Reducing the pressure of propane gas to the level required for a particular job is the main task that the gearbox for the propane cylinder is designed to perform. . Without this device, neither gas welding nor the use of gas cylinders in everyday life would be impossible. Below we will talk in detail about the structure, purpose and features of the gearbox for a propane cylinder.

General information.

Propane gas, which is naturally found in petroleum gases and is released during oil refining, is used by people for a variety of needs - both at home and at work. In my own way chemical composition Propane is a saturated, colorless and odorless hydrocarbon.

Propane is used:

  • for gas welding works;
  • for space heating;
  • in construction;
  • for gas household appliances;
  • as one of the types of fuel for cars (it is considered cheaper and more environmentally friendly than gasoline and diesel fuel).

But since the gas is a combustible explosive substance, special cylinders are used to store it in a compressed state.
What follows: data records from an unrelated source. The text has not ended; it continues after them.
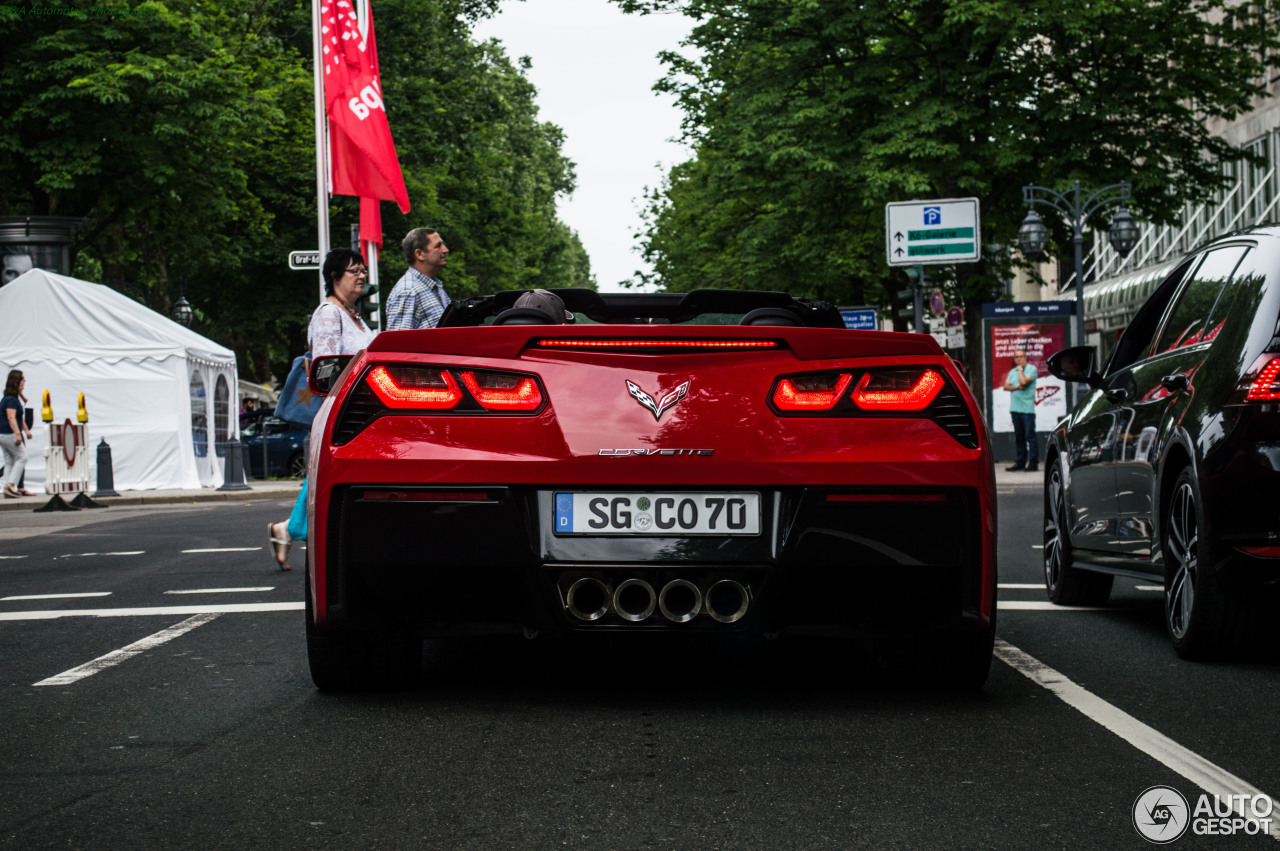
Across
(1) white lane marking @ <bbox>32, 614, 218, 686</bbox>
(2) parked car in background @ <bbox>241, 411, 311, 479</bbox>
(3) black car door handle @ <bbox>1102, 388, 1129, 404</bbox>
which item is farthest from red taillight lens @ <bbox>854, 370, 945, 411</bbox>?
(2) parked car in background @ <bbox>241, 411, 311, 479</bbox>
In the middle of the cylinder, the gas is under high pressure, and in order to let it out, you need to regulate the gas pressure at the outlet of the cylinder. This function is performed by the gearbox for the propane cylinder. . In addition, the reducer maintains a stable level of operating pressure.

What is a propane reducer?

The design of the gearbox is simple. There is a membrane inside, with a special nut the device is connected to the gas cylinder. There is a key (screw), they regulate the pressure to the required one. The reducer has a pressure gauge, which displays the level of working pressure. On the other side of the reducer, a hose is put on for connection to a gas-consuming device. Propane tanks are painted red, so the gearbox must be the same color. Reducers for other gases have a different color. The gearbox weighs about 0.5 kg.

Propane reducer labeling includes:

  1. manufacturer, (must be a trademark of the enterprise);
  2. gearbox brand;
  3. year of issue.

In addition, certificates of conformity and safety rules are attached to the gearbox.

How to choose a reducer for a propane cylinder used in everyday life?

The propane cylinder reducer is designed for operation in a temperate climate, therefore its use is permissible at temperatures from -15 to 45 degrees Celsius.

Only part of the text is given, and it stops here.